-- Passage --
[Start]
Los Angeles Teachers Prepare to Strike

Students Deserve Communism

LOS ANGELES, US, Dec. 12—United Teachers Los Angeles (UTLA) is ready to strike for the “Schools Students Deserve.” They’re demanding—more urgently than a wage increase—lower class size, more support staff, less standardized testing, and community schools with lots of social service support in the areas where working -class students have been most impacted by capitalist crisis.

But capitalism is in crisis and can only get worse. It’s an illusion to think that the public schools can be islands that protect our young people in a sea of crisis.

Our students deserve a communist world, where we work together to feed, clothe and house the masses of workers. A world where no one lives in luxury while others are hungry and homeless. A world where, breaking down the divisions between old and young, between work and school, we learn from each other while we learn to protect the planet as we meet the needs of all.

Capitalist crisis impacts schools, teachers and students

Capitalist crisis, war and climate disaster have caused mass suffering around the world. The waves of refugees coming across the Mediterranean and north from Central America are the sharpest examples of the intense suffering that the crisis is causing our class. But the working class in the advanced capitalist countries is facing sharp racist attacks as well.
[End]
-- Required tasks --
A – In the article on the Los Angeles teachers' strike, what does the union want more urgently than a wage increase?
B – Pick up the article on the Los Angeles teachers' strike after its final sentence and write the next few paragraphs.

-- Extracted entries --
[Start]
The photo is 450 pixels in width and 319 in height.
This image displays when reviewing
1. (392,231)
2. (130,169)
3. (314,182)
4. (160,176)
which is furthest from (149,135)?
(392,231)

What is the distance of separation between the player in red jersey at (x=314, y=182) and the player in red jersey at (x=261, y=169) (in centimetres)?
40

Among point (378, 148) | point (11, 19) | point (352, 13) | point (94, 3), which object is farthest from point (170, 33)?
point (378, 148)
[End]
[Start]
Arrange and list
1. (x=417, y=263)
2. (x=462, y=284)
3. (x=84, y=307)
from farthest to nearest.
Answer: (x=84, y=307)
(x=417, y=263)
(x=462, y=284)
[End]
[Start]
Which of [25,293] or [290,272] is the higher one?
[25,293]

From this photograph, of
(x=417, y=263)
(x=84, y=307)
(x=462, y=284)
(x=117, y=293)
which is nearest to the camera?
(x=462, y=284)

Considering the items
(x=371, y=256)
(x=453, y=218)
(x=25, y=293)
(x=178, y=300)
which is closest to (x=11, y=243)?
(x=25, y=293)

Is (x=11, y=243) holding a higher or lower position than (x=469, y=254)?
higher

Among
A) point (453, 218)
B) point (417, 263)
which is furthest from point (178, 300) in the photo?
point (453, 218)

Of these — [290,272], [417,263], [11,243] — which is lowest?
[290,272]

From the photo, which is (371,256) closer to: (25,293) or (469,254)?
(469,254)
[End]
-- Answers to the tasks --
A – Lower class size, more support staff, less standardized testing, and community schools with lots of social service support in the areas where working-class students have been most impacted by capitalist crisis.

B –
No capitalist reform, no strike, no election, will end these attacks. The only way to end them is by mobilizing the masses for communist revolution, to overthrow the bosses’ government and create a society that is based on meeting our needs, not on creating increasingly obscene profits for the few.

The US is a declining capitalist power, slowly losing its dominance to capitalist competitors in Russia and China. As a tiny elite increases its profits, working people are going under.

Union jobs are being outsourced to prison labor and nonunion subcontractors. Public resources, including the schools, are being privatized. Racist police terror and mass incarceration are devastating black and latino communities. And as the price of housing increases while wages remain stagnant, workers need to work two or three jobs to survive and many are forced out onto the street

These attacks on our class have a direct impact on our schools. Out of 640,000 students in the Los Angeles Unified School District (LAUSD), 8000 are in foster care—most the victims of the epidemic of drugs and the policies of mass incarceration. More than 16,000 students—one out of 40 in the district—are homeless. And the uneven burden of racism means that these students are concentrated near Skid Row, in South Los Angeles, and other communities of color.

The public schools that teachers hope could serve as social support have been under attack by charter school operators for more than twenty years. Charter schools are publicly funded but privately-run, mostly by big corporations with names like Animo and KIPP. In the LAUSD, there are 187 charter schools out of eleven hundred total. Their impact is larger than their numbers

As the public schools struggle, parents who have the resources apply to charters. These schools require parent volunteer labor, strict codes of conduct, special uniforms, and very little help for kids with special needs. They suck resources away from the public schools, leaving the students most impacted by capitalism concentrated in schools without full-time nurses, counselors, psychologists or librarians.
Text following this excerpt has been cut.